ランスは後々のウィリアム・シェイクスピア本人なのだが、ランス、ヒューズともう1人、シェイクスピア作品の作成に大きく携わる1人の少女がいた。彼女の名前はリー。事故で川に流されていたところをランスとワースに救われ、生活を共にすることとなる。

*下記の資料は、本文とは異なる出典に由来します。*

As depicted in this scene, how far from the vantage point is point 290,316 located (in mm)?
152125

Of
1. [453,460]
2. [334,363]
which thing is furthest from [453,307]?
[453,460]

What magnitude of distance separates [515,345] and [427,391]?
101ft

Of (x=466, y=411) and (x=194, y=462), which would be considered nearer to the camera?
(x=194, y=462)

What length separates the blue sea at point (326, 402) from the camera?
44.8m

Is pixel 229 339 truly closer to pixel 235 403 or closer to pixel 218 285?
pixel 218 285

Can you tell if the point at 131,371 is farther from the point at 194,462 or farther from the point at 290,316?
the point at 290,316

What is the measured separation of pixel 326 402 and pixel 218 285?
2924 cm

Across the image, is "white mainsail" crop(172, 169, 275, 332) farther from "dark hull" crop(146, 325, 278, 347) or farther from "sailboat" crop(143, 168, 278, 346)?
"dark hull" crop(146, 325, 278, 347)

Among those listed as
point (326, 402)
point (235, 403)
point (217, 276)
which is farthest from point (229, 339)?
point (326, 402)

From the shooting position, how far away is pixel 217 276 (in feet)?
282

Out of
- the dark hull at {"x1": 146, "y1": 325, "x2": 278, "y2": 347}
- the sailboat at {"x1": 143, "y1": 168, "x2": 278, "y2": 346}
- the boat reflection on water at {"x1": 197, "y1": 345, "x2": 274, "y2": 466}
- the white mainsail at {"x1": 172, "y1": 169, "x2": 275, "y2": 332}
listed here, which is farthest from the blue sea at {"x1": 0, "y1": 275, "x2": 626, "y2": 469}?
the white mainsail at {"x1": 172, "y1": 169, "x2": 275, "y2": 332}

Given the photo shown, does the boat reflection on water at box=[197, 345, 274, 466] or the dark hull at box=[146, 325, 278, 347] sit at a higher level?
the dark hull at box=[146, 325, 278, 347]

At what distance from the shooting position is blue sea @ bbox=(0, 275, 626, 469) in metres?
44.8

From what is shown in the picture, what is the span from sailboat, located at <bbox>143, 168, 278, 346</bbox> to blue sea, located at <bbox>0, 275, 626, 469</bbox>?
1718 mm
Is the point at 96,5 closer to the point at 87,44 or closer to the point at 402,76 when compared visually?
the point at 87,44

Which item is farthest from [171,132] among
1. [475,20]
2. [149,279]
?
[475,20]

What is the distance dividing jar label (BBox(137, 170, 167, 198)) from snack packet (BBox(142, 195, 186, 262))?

ある時、彼女はわずか1ヶ月ほどで英語をマスターしたことから天才的な語学力と詩才を兼ねていることが判明する。彼女の生み出す詩は、シェイクスピア作品に大きく影響を及ぼすこととなる。

[作品の推し所・感想]

ウィリアム・シェイクスピアは実在した人物だが、この物語自体は、ほぼ空想の物語と言っていいだろう。しかし、時代背景はしっかりしているので、伝説の戯曲家、シェイクスピアが生きた時代、演劇という娯楽は世間一般のどの位置付けにあったのか、またそこにシェイクスピアが関わることによってどのような革新をもたらしたのか。時代背景をしっかりと理解した上でシェイクスピアの素晴らしさを堪能することができる。また、空想の物語とはいえ、リーという少女の存在はSF要素も盛り込まれているような感覚になる。

それほどまでに、シェイクスピアという人物が、あの時代で中流階級の身分で舞台を作り上げ、名作を生み出すことが、想像を絶することであり、現実的には表現しきれないとてつもないことを成し遂げた戯曲家なのだろうということが分かる。私自身、シェイクスピアの作品自体はある程度のあら筋くらいは知っているにせよ、その素晴らしさ、美しさを理解できるほどの才能は無い。しかし、あの有名な「ヴェニスの商人」がこのタイミングで、ここまで切羽詰まった状態で絞り出したものなのかと、作品誕生の瞬間に立ち会えたことに少しだけ得をした気分になれる。それがフィクションにしろノンフィクションにしろ、シェイクスピアの苦悩を漫画という形で見ることができるおかげで、そこまで得意では無いシェイクスピア作品を少し違った目線で、今後見ることができるだろう。

「七人のシェイクスピア」という作品の面白さを堪能するだけではなくシェイクスピア作品の舞台を見る上での楽しみも与えてくれる、一石二鳥ともいえる漫画という現代の娯楽作品で、一昔前の娯楽の素晴らしさも堪能してみてはどうだろう。